*PASSAGE*:
This is the Data Protection Report’s sixth post in a series of CCPA blog posts that will break down the major elements of the CCPA. Stay tuned for additional CCPA posts.

The California Consumer Privacy Act of 2018 (“CCPA”), California’s new privacy law which takes effect on January 1, 2020, requires the Attorney General to adopt implementing regulations that further the objectives of the CCPA. Much concern has been raised about the law as currently written, including by Attorney General Xavier Becerra himself. With regulations set to be issued on or before July 1, 2020, the Attorney General’s Office will host six public forums to give key stakeholders an opportunity to provide feedback on the law and help shape the implementing regulations.

On January 8, 2019, the Attorney General’s office held the first of the six public rulemaking workshops in San Francisco. The comments made at the workshop reflect general concerns about perceived ambiguities in the law, as well as potential unintended consequences for businesses that collect information about California consumers.

Specific themes that emerged include:

  • Clarifying certain ambiguous definitions, including the definition of “personal information” and whether it includes IP addresses and inferences drawn from personal information to create a profile about a consumer. Others proposed narrowing the definition of “sale” to exclude online advertising.
  • A call for the Attorney General to establish a safe harbor provision for businesses that are GDPR compliant, as well as a call for greater synergy between the two laws.
  • Considering that the right of access provisions may actually undermine the law’s goal of limiting the collection of personal information because the law may require companies to collect data as part of identity verification that they would otherwise not collect.

*DATA ROWS*:
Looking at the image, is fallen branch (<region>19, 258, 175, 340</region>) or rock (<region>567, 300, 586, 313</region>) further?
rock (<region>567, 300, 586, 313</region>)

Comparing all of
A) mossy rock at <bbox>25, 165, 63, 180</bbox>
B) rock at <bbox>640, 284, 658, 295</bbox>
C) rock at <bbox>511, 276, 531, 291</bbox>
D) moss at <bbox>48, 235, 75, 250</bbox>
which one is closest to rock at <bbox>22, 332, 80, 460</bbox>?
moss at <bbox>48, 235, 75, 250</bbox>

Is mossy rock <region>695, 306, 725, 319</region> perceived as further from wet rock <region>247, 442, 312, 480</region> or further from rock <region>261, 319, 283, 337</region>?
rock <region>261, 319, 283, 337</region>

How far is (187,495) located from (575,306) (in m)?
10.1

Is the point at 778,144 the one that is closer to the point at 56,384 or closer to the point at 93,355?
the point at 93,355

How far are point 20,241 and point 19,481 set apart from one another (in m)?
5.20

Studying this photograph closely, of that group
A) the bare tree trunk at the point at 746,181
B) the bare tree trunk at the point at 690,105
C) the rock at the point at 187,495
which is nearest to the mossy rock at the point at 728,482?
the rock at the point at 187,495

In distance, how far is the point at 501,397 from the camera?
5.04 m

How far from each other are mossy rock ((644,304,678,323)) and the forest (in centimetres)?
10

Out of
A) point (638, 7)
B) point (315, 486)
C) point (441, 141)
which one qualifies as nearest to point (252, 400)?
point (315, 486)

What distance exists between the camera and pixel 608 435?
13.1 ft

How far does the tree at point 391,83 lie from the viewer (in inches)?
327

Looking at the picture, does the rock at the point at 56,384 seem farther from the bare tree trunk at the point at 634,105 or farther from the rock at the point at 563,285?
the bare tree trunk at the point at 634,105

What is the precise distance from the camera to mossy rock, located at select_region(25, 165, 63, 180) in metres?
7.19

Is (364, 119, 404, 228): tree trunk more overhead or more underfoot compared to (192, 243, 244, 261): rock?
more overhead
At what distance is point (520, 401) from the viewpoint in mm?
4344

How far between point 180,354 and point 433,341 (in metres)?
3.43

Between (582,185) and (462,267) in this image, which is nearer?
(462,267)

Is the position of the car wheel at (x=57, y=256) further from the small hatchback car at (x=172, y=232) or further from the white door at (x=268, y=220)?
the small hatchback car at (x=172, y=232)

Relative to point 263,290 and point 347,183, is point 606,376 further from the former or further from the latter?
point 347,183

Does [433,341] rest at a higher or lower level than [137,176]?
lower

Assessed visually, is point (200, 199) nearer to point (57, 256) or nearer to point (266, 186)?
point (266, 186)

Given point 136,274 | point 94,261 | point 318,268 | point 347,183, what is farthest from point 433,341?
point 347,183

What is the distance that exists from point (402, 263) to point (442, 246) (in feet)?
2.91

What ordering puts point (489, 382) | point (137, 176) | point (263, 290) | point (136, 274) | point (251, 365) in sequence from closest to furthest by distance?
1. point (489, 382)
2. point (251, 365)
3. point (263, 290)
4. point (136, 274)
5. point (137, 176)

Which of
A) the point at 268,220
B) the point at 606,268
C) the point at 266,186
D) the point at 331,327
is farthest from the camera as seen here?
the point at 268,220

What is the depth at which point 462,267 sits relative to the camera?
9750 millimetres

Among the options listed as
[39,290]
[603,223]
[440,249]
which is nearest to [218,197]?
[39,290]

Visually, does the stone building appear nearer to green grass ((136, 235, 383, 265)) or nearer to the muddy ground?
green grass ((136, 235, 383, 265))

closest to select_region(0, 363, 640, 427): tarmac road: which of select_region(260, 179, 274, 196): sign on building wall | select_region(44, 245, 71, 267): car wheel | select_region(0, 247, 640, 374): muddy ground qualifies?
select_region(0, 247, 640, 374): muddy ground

*EXERCISE GOAL*:
Using the CCPA post, answer each of these:
(a) On what date does the CCPA take effect?
(b) In what city was the first public rulemaking workshop held?
(c) For which businesses did commenters seek a safe harbor provision?

*SOLUTION TO THE PROBLEM*:
(a) January 1, 2020
(b) San Francisco
(c) Businesses that are GDPR compliant